# Billie Eilish - Orchestrated



## Mattia Chiappa (Feb 19, 2020)

Hi people!

For fun I tried to orchestrate Billie Eilish - when the party's over. This was a fun little experiment and I though I'd share it with you.

Sample Libraries used:

- Spitfire Audio BBCSO
- Sample Modeling Brass
- Spitfire Audio BHCT




Score:









Dropbox - File Deleted


Dropbox is a free service that lets you bring your photos, docs, and videos anywhere and share them easily. Never email yourself a file again!




www.dropbox.com






Sketch:









Dropbox - File Deleted


Dropbox is a free service that lets you bring your photos, docs, and videos anywhere and share them easily. Never email yourself a file again!




www.dropbox.com


----------



## markleake (Feb 22, 2020)

This sounds really good. Well done!


----------



## tav.one (Feb 22, 2020)

Wow! So Beautiful...I want to hear this played by live orchestra with Billie on vocals.

Do you have this on Spotify?


----------



## Mattia Chiappa (Feb 22, 2020)

tav.one said:


> Wow! So Beautiful...I want to hear this played by live orchestra with Billie on vocals.
> 
> Do you have this on Spotify?


Hi thanks! Unfortunately I don’t have any music on Spotify. I know, I should look into that


----------



## Gingerbread (Feb 22, 2020)

Beautifully done orchestration (and thanks for breaking out the sections in your video!).

I'm curious about your process: did you work out the orchestration on paper (virtual or otherwise) first, or did you work it out directly in-DAW?


----------



## Ilko Birov (Feb 22, 2020)

Wonderful stuff! And the final part really came together nicely.
This arrangement also reminded me of Elliott Smith.


----------



## Mattia Chiappa (Feb 22, 2020)

Gingerbread said:


> Beautifully done orchestration (and thanks for breaking out the sections in your video!).
> 
> I'm curious about your process: did you work out the orchestration on paper (virtual or otherwise) first, or did you work it out directly in-DAW?
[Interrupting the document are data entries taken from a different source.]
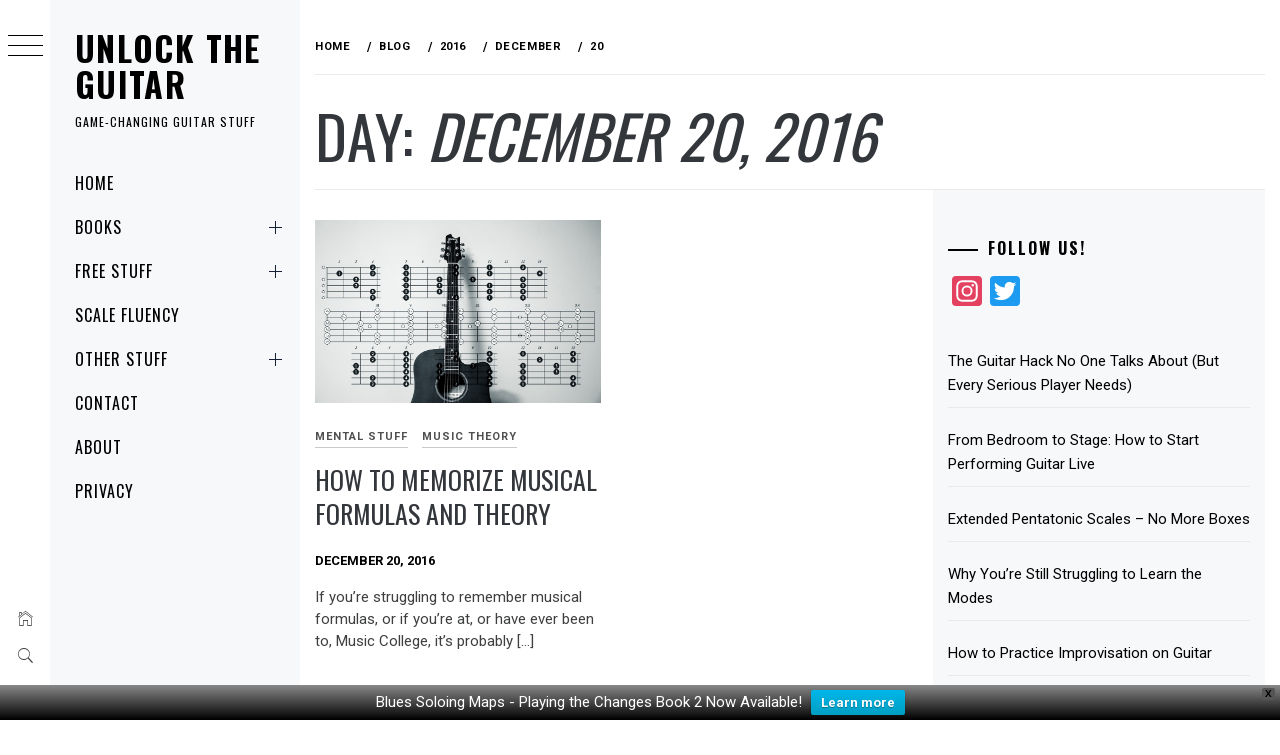

--- FILE ---
content_type: application/javascript; charset=utf-8
request_url: https://fundingchoicesmessages.google.com/f/AGSKWxXdAwIV8VQMbMcU1lJkMbI6wsFfFGpvROq_AwA9Bt8hQvNsO65GvGp5z265IaOAA-D72gSdgn3Y0tPCmnURJXlS5eiViJfw1ca6Sm2mcqvYvrjhsLXBN7qDzm5Mv7cVzP9UL4_lQSaD18idYJ08at1BjB3SI_A3rc1vfHfCJamIW48Bq-rSC0_9zQ==/_/lazy-ads--advert.swf/adweb33.-468x90.-native-ad.
body_size: -1288
content:
window['ff75b7f7-80cd-4f3c-b71d-b7778b2441bf'] = true;

--- FILE ---
content_type: application/javascript; charset=utf-8
request_url: https://fundingchoicesmessages.google.com/f/AGSKWxWeR7UkMR0pX59QMHpRT3wp4EVK_fxnQvyog9GLHOFI0WA2qdQyR4skCkun4mp3jwJMzpEMByyjtnoaSwLgh-F8YYH6dyJrzX5n2MPJi3xFBQ4eaKQNPVJX6LEniIhtLux1fV4=?fccs=W251bGwsbnVsbCxudWxsLG51bGwsbnVsbCxudWxsLFsxNzY5ODEyODMzLDU1MDAwMDAwMF0sbnVsbCxudWxsLG51bGwsW251bGwsWzddXSwiaHR0cHM6Ly91bmxvY2t0aGVndWl0YXIubmV0L2Jsb2cvMjAxNi8xMi8yMC8iLG51bGwsW1s4LCJGZjBSR0hUdW44SSJdLFs5LCJlbi1VUyJdLFsxOSwiMiJdLFsxNywiWzBdIl0sWzI0LCIiXSxbMjksImZhbHNlIl1dXQ
body_size: -216
content:
if (typeof __googlefc.fcKernelManager.run === 'function') {"use strict";this.default_ContributorServingResponseClientJs=this.default_ContributorServingResponseClientJs||{};(function(_){var window=this;
try{
var RH=function(a){this.A=_.t(a)};_.u(RH,_.J);var SH=_.ed(RH);var TH=function(a,b,c){this.B=a;this.params=b;this.j=c;this.l=_.F(this.params,4);this.o=new _.eh(this.B.document,_.O(this.params,3),new _.Qg(_.Rk(this.j)))};TH.prototype.run=function(){if(_.P(this.params,10)){var a=this.o;var b=_.fh(a);b=_.Od(b,4);_.jh(a,b)}a=_.Sk(this.j)?_.be(_.Sk(this.j)):new _.de;_.ee(a,9);_.F(a,4)!==1&&_.G(a,4,this.l===2||this.l===3?1:2);_.Fg(this.params,5)&&(b=_.O(this.params,5),_.hg(a,6,b));return a};var UH=function(){};UH.prototype.run=function(a,b){var c,d;return _.v(function(e){c=SH(b);d=(new TH(a,c,_.A(c,_.Qk,2))).run();return e.return({ia:_.L(d)})})};_.Uk(8,new UH);
}catch(e){_._DumpException(e)}
}).call(this,this.default_ContributorServingResponseClientJs);
// Google Inc.

//# sourceURL=/_/mss/boq-content-ads-contributor/_/js/k=boq-content-ads-contributor.ContributorServingResponseClientJs.en_US.Ff0RGHTun8I.es5.O/d=1/exm=kernel_loader,loader_js_executable/ed=1/rs=AJlcJMwj_NGSDs7Ec5ZJCmcGmg-e8qljdw/m=web_iab_tcf_v2_signal_executable
__googlefc.fcKernelManager.run('\x5b\x5b\x5b8,\x22\x5bnull,\x5b\x5bnull,null,null,\\\x22https:\/\/fundingchoicesmessages.google.com\/f\/AGSKWxXml4kNG_1yl_39ANAIGYIqYmvWIaDwYac_VrgfytIWpyUfc0OozKssdwzoOgUai5xB5sqxl47mxPlNTa3rB3b2CCxS2ecAPJn2D9hkBL9wlieQCJMCL5MIFGddsLIPoRaW3Ic\\\\u003d\\\x22\x5d,null,null,\x5bnull,null,null,\\\x22https:\/\/fundingchoicesmessages.google.com\/el\/AGSKWxUP7ZKvTiHKlJNMbl3lr4gU9fKm3R0Ko8Cjl0FTV_eqhQQNgcBXWtoyIPFcTn1pzAmIJJyTY-K5ajWxL0UmNq5pQxsbaijTvWQMjfm61DhWuTdY4SosqEc5ZbU6vWHRIwBqnME\\\\u003d\\\x22\x5d,null,\x5bnull,\x5b7\x5d\x5d\x5d,\\\x22unlocktheguitar.net\\\x22,1,\\\x22en\\\x22,null,null,null,null,1\x5d\x22\x5d\x5d,\x5bnull,null,null,\x22https:\/\/fundingchoicesmessages.google.com\/f\/AGSKWxUN0tPj8PB6j4JAJxyWUQbBkf-dMTshdYZpIqwFqvON-qNIRtx1RcXe13G77bBkUYYrS1jgcX2B2rM1jYkDIKWFnkPH9G00VpTpkl02nKnRXz9c-jXmpi7_E_fjiHhzwbldHjA\\u003d\x22\x5d\x5d');}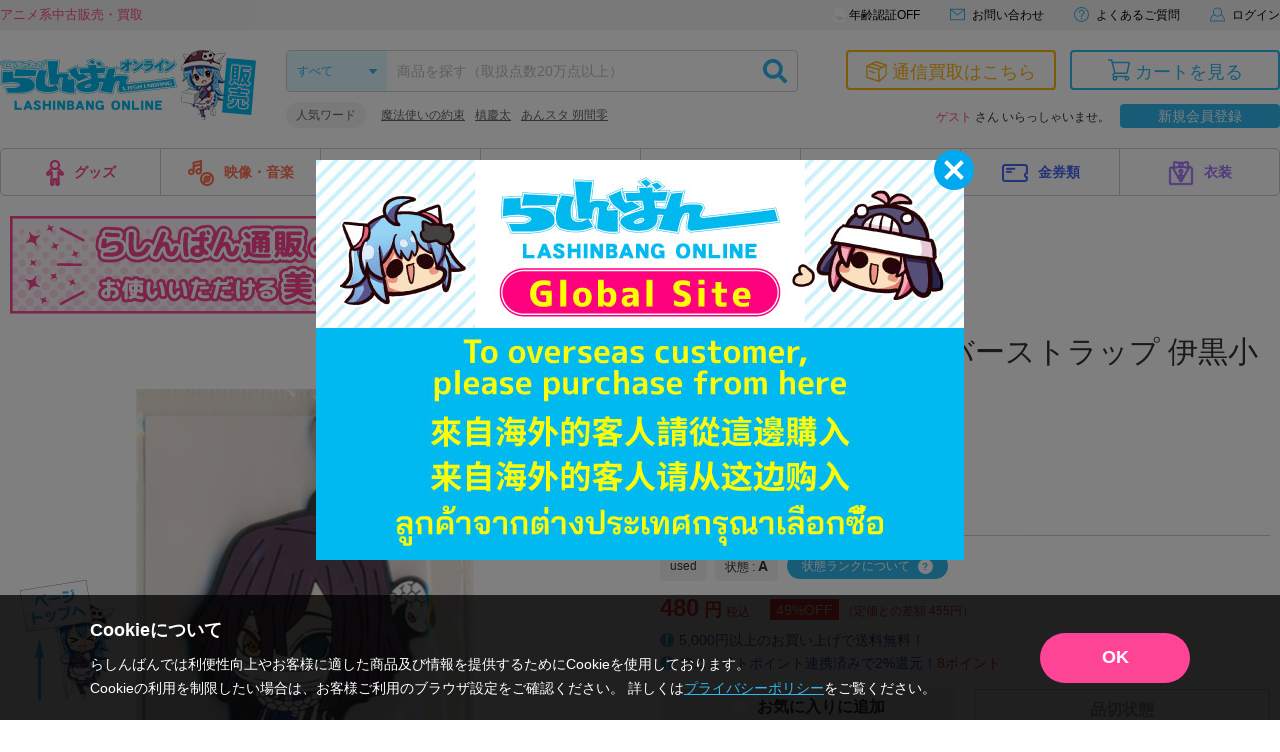

--- FILE ---
content_type: application/javascript
request_url: https://api.ipify.org/?format=jsonp&callback=getIP
body_size: -49
content:
getIP({"ip":"18.224.69.222"});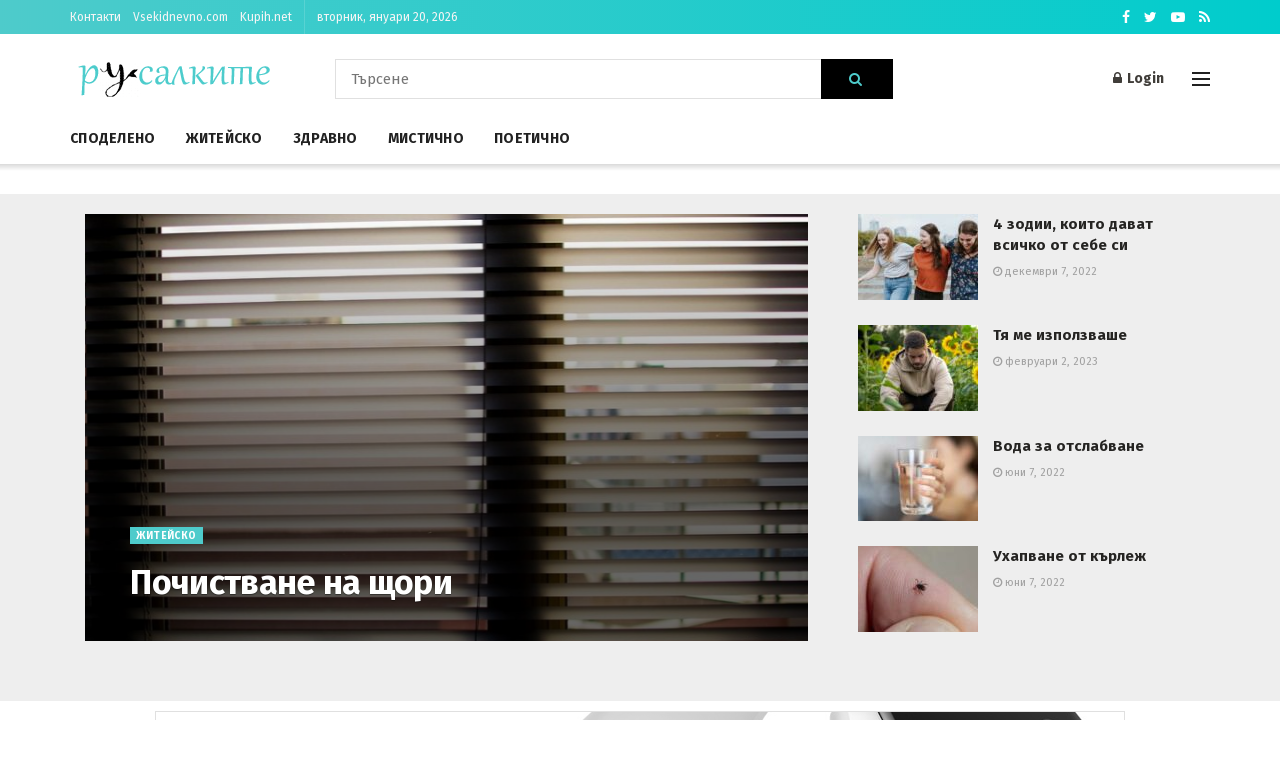

--- FILE ---
content_type: text/css
request_url: https://rusalkite.com/wp-content/uploads/elementor/css/post-79.css?ver=1679398008
body_size: 131
content:
.elementor-79 .elementor-element.elementor-element-185e31d:not(.elementor-motion-effects-element-type-background), .elementor-79 .elementor-element.elementor-element-185e31d > .elementor-motion-effects-container > .elementor-motion-effects-layer{background-color:#eeeeee;}.elementor-79 .elementor-element.elementor-element-185e31d{transition:background 0.3s, border 0.3s, border-radius 0.3s, box-shadow 0.3s;}.elementor-79 .elementor-element.elementor-element-185e31d > .elementor-background-overlay{transition:background 0.3s, border-radius 0.3s, opacity 0.3s;}.elementor-79 .elementor-element.elementor-element-46ac36b .elementor-element-populated{padding:0px 15px 0px 15px;}.elementor-79 .elementor-element.elementor-element-f23d6b0 .elementor-element-populated{padding:0px 15px 0px 15px;}.elementor-79 .elementor-element.elementor-element-d03i73B .elementor-element-populated{padding:0px 15px 0px 15px;}.elementor-79 .elementor-element.elementor-element-4e1f511{--divider-border-style:solid;--divider-color:#ebebeb;--divider-border-width:1px;}.elementor-79 .elementor-element.elementor-element-4e1f511 .elementor-divider-separator{width:100%;}.elementor-79 .elementor-element.elementor-element-4e1f511 .elementor-divider{padding-top:15px;padding-bottom:15px;}.elementor-79 .elementor-element.elementor-element-8wnaYMf .elementor-element-populated{padding:0px 15px 0px 15px;}.elementor-79 .elementor-element.elementor-element-iOQkAPd .elementor-element-populated{padding:0px 15px 0px 15px;}@media(min-width:768px){.elementor-79 .elementor-element.elementor-element-46ac36b{width:66.667%;}.elementor-79 .elementor-element.elementor-element-f23d6b0{width:33.33333333%;}.elementor-79 .elementor-element.elementor-element-8wnaYMf{width:21.897%;}.elementor-79 .elementor-element.elementor-element-iOQkAPd{width:44.262%;}}@media(max-width:1024px) and (min-width:768px){.elementor-79 .elementor-element.elementor-element-46ac36b{width:100%;}.elementor-79 .elementor-element.elementor-element-iOQkAPd{width:33.333%;}}/* Start custom CSS */.jeg_content{padding-top:0}.jeg_socialcounter.col1 li{font-size:13px}/* End custom CSS */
Thanks! I sketched the whole arrangement on piano, which I then orchestrated in Sibelius. I've now linked the score and piano reduction on top if you're interested in taking a look at that.


----------



## tav.one (Feb 22, 2020)

Mattia Chiappa said:


> Unfortunately I don’t have any music on Spotify. I know, I should look into that


Please do, I listen to a lot of your tracks repeatedly and I’d rather listen to it on Apple Music / Spotify as its way more convenient and it helps the artist more.


----------



## NekujaK (Feb 22, 2020)

Gorgeous rendition of a beautiful song. Very nice!


----------



## Zedcars (Feb 23, 2020)

Beautifully orchestrated Mattia. Just had my second listen. So many little details and flourishes really bring this alive. Great work as always.


----------



## batonruse (Feb 23, 2020)

Mattia Chiappa said:


> Thanks! I sketched the whole arrangement on piano, which I then orchestrated in Sibelius. I've now linked the score and piano reduction on top if you're interested in taking a look at that.


Thanks again Mattia for sharing your files and for taking us on your journey!


----------



## Mattia Chiappa (Feb 23, 2020)

Thanks guys! I might make a video breakdown of how I orchestrated this and if anybody is interested I'll post it here.


----------



## batonruse (Feb 23, 2020)

Mattia Chiappa said:


> Thanks guys! I might make a video breakdown of how I orchestrated this and if anybody is interested I'll post it here.


That would be really interesting and informative for many of us....here's hoping you can find the time.Thanks.


----------



## Jimmy Hellfire (Feb 23, 2020)

It's really a beautiful orchestration. You made it listenable ...


----------



## schrodinger1612 (Feb 23, 2020)

Sounds great and builds up nicely - enjoyed it a lot, wish it was longer :D


----------